TEXT EXCERPT ▸
# Kohler 20HP wont start with the key



## Dunan (May 21, 2021)

Have a craft man Lt 1000 with a 20 hp Kohler will not start by the key switch you have to jump it are start it by the solenoid with a screwdriver new this can someone help.


----------



## pogobill (Jan 31, 2012)

Welcome to the forum. Sounds like either you have a bit of a wiring issue, or your key switch may be due for replacement.


----------



## sixbales (May 18, 2011)

Also, defective safety switches will prevent cranking an engine with the key. Jumper the seat switch first.


----------



## Bob Driver (Nov 1, 2017)

4-post, or 3-post starter relay? Did you check the main power fuse going up to the Key Switch?

*3-post relay.... * Two big battery cables and one 14Ga wire coming into the relay. With the key in the spring-loaded start position, you should see battery voltage on that 14 GA wire. If not, blown fuse or bad key switch. 3-post relays ground through the mounting legs

*4-post relay....* Two big battery cables and two 14 GA wires coming into the relay. You should see battery voltage on one of the 14 GA wires with the key in the spring-loaded start position (If not, blown fuse or bad key switch). The other wire is where the relay gets its ground (rather than through the mounting legs). The relay grounds through the safety switches (seat & brake pedal). 

If you get Battery voltage on one of the small terminals with the key in the spring-loaded start position, but the relay doesn't activate. Take the other wire off and run a jumper to ground. If the relay activates, one of your safety switches is bad. 80% of the time it is the brake switch because it's mounted on the left frame rail, underneath the floorboard, and subjected to a lot of moisture and debris. If you leave that jumper wire to ground in place, you'll completely by-pass the safety switches.


----------

STORED DATA ▸

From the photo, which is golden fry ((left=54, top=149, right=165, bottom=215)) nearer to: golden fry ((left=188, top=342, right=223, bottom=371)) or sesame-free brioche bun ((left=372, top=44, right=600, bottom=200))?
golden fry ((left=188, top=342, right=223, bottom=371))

EXERCISE DETAILS ▸
In the forum thread about the Kohler that won't start with the key, rewrite the paragraph that begins "If you get Battery voltage" as a short list that keeps its main facts.

FULL OUTPUT ▸
- With the key in the spring-loaded start position, one small terminal may show battery voltage while the relay still doesn't activate. If so, take off the other wire and jumper it to ground.
- If the relay then activates, one of the safety switches is bad.
- 80% of the time it is the brake switch. It is mounted on the left frame rail under the floorboard, where it gets a lot of moisture and debris.
- Leaving the jumper to ground in place completely bypasses the safety switches.